Потянулся Демьян, попрыгал на месте, руками помахал, ногами
подрыгал — кровь разогнать, зачерпнул полное ведро колодезной воды,
умылся, задал корму курам, швырнул Полкану мясные обрезки со
вчерашнего ужина и сам уселся трапезничать. Два яйца — свежих,
только из-под несушки, краюха черного да пук зеленого луку. Только
было Демьян захрустел белой головкой, как на улице раздался
Полканов лай.
— Та каб табе… — ругнулся Демьян, вышел на околицу.
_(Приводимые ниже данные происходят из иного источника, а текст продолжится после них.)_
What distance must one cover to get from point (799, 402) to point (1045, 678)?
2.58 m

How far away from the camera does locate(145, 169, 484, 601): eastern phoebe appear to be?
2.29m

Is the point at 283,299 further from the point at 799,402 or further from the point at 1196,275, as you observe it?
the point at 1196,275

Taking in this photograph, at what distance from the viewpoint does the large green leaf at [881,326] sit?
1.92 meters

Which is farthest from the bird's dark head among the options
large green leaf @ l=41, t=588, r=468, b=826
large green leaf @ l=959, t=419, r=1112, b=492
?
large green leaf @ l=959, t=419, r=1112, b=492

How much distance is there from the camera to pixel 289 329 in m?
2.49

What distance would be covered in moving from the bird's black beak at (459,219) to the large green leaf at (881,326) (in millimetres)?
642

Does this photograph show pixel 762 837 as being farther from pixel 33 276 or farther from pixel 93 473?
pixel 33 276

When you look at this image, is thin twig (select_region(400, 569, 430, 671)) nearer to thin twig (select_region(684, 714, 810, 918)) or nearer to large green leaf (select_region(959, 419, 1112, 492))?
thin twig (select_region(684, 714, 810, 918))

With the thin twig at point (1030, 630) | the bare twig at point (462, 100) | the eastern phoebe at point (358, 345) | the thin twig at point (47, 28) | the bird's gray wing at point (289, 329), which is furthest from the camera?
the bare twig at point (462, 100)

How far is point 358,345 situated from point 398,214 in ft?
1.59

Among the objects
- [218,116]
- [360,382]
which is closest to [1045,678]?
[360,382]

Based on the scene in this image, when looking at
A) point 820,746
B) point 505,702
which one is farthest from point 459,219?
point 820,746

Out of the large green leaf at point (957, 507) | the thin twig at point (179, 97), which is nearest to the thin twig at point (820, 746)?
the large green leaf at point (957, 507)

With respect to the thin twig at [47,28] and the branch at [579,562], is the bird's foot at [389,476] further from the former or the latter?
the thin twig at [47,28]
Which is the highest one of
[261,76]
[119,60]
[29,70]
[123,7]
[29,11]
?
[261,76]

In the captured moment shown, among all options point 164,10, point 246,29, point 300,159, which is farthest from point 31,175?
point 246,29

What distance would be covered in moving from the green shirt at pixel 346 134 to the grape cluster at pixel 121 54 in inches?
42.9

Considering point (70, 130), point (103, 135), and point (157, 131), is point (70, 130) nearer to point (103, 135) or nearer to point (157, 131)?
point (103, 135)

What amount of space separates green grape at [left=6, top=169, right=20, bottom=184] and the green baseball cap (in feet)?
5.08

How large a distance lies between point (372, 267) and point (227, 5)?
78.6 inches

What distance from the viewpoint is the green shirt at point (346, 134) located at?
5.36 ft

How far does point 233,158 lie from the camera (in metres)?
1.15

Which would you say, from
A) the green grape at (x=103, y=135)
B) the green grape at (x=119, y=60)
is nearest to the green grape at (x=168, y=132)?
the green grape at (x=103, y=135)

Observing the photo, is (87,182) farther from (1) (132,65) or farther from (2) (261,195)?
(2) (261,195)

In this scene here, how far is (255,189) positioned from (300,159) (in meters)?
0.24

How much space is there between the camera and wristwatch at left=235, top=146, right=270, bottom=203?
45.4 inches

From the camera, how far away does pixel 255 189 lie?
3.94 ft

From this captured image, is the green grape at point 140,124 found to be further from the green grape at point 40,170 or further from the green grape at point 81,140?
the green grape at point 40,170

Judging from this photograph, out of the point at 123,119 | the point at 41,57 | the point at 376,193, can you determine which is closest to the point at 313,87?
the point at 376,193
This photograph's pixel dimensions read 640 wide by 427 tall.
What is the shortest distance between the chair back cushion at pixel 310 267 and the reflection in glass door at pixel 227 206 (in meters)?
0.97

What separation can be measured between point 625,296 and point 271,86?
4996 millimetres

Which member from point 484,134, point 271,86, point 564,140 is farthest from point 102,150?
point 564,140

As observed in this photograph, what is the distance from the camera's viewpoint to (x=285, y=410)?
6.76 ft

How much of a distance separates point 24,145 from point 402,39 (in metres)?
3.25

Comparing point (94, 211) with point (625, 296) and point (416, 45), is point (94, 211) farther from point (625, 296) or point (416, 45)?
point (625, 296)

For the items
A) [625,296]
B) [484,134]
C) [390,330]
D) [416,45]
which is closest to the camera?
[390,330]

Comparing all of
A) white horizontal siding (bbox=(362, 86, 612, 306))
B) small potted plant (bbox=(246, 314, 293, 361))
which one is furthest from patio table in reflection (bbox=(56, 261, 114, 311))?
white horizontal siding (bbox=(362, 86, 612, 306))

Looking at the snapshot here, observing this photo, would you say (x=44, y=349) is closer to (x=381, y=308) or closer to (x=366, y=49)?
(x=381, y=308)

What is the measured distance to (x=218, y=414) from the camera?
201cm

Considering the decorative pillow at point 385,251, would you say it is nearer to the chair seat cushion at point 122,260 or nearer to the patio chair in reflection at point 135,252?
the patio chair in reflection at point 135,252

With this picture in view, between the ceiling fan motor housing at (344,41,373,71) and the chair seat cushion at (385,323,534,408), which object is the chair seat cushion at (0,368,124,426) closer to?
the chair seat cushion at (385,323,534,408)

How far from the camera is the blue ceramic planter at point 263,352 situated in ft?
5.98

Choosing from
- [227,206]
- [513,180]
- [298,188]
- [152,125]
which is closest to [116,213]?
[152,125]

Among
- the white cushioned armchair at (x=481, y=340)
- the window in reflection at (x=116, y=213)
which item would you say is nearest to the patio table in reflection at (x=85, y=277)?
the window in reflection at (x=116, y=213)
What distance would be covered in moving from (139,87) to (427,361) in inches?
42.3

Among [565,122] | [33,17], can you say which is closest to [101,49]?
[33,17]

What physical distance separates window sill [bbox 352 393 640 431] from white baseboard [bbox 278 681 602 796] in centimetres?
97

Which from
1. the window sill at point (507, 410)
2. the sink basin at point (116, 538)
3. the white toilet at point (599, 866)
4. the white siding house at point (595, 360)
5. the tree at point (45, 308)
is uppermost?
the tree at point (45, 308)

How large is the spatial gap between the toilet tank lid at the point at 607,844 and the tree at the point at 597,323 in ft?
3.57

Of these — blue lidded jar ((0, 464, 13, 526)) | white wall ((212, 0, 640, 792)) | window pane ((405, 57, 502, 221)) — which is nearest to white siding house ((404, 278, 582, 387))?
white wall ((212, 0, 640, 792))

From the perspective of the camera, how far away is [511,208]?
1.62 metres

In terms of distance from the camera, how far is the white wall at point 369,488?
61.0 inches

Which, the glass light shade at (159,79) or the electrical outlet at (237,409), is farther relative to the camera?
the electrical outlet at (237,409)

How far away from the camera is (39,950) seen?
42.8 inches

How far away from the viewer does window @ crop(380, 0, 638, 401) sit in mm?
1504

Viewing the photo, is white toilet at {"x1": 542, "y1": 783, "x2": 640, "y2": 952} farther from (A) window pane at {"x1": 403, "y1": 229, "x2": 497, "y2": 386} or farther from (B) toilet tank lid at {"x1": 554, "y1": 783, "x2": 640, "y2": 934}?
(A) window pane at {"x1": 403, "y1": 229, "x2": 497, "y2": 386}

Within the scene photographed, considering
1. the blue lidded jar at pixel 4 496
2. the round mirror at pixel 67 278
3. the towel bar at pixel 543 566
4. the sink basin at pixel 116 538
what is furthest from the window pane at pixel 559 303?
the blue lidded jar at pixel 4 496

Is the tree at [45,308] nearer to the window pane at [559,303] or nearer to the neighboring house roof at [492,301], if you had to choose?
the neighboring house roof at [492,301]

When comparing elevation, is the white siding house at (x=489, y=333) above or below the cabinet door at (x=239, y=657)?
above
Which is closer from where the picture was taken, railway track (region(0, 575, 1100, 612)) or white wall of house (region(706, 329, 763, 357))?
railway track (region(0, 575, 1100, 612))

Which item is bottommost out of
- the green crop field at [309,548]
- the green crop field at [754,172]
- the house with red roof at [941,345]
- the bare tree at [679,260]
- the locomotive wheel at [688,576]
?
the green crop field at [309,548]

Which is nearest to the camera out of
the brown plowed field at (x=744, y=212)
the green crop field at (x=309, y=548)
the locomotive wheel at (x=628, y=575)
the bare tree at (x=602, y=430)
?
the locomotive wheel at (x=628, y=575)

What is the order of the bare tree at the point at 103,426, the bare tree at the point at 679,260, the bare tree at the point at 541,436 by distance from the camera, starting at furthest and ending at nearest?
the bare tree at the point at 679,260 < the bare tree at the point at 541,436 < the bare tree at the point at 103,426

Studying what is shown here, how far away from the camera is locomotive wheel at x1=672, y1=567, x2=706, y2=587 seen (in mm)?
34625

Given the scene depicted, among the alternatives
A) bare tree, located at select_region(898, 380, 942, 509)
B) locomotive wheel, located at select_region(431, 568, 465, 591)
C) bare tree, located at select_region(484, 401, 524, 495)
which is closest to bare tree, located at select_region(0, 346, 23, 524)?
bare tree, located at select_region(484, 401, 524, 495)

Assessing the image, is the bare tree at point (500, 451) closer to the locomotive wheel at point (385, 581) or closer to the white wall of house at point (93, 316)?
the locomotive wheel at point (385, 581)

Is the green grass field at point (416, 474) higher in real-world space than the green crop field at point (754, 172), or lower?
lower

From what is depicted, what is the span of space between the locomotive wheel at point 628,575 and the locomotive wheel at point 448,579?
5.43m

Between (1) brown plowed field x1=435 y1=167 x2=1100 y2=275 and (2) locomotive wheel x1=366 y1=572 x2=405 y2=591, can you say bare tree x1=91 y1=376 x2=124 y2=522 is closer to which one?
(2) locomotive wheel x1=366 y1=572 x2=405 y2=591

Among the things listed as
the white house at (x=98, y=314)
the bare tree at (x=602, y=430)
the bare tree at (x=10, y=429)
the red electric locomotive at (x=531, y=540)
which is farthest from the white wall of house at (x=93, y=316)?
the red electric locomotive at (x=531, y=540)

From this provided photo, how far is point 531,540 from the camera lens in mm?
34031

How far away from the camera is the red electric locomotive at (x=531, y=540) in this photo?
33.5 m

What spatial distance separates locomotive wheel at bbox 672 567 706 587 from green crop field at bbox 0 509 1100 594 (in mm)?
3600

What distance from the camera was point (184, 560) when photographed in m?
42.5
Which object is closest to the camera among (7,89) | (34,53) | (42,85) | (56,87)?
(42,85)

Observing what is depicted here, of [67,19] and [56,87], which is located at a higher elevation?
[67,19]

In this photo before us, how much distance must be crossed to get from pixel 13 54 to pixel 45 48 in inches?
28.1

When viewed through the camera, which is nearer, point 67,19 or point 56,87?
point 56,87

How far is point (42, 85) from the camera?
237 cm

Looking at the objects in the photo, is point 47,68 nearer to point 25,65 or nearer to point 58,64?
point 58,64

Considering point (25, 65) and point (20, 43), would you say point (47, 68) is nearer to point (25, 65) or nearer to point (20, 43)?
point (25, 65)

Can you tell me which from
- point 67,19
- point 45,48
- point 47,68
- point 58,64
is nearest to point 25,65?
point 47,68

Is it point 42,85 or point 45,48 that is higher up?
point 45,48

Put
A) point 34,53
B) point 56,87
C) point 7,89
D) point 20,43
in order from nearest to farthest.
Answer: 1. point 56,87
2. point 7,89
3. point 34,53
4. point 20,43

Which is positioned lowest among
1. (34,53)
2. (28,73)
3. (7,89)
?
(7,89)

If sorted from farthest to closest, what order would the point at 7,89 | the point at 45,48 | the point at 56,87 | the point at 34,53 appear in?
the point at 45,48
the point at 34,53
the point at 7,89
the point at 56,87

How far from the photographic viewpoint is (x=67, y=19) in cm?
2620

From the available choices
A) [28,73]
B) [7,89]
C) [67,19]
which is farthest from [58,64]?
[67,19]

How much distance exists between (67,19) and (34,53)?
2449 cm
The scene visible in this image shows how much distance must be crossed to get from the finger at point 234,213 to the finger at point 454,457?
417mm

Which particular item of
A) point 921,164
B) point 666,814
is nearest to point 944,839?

У ворот уже ждали — во двор заходить не осмеливались, и дело
было, конечно, не в пустобрехе Полкане — этот и мухи не обидит,
всего и толку что метр в холке да лай на том конце Задо́рья
слыхать. Тут надо сказать, что Демьяна местные опасались и
неспроста: слыл он человеком знатким, да еще суровым. До сих пор
ходили слухе о бывшем местном алкаше и тунеядце Макарке — тот с
тяжкого похмелья залез было в окошко к Демьяну, чтоб поживиться
горячительным. Что в ту ночь произошло в хате — не знает никто,
зато на все Задорье было слышно пронзительный, полный запредельного
ужаса вой. А на следующий день стоял Макарка c пяти утра у здания
сельсовета — наглаженный-напомаженный, начисто выбритый и в военной
форме — ничего приличнее, видать, не нашлось. А едва пришел
председатель — бросился перед ним чуть не на колени и давай просить
работу любую, хоть какую, а то мол «ночью висельник придет и его
задушит». Председатель, конечно, посмеялся, но отрядил его на
общественные работы — там подсобить, тут прибраться, здесь навоз
перекидать. И со временем стал Макарка-тунеядец Макаром Санычем,
народным депутатом, человеком уважаемым. Однако, местные отмечали,
что на дне голубых глаз все еще плещется какой-то неизбывный,
глубинный ужас, заставлявший Макара Саныча нервно потирать шею
каждый раз при виде Демьяновой хаты. А еще пить бросил — напрочь,
как отрезало. Даже по праздникам. Говорит, от одного запаха горло
перехватывает.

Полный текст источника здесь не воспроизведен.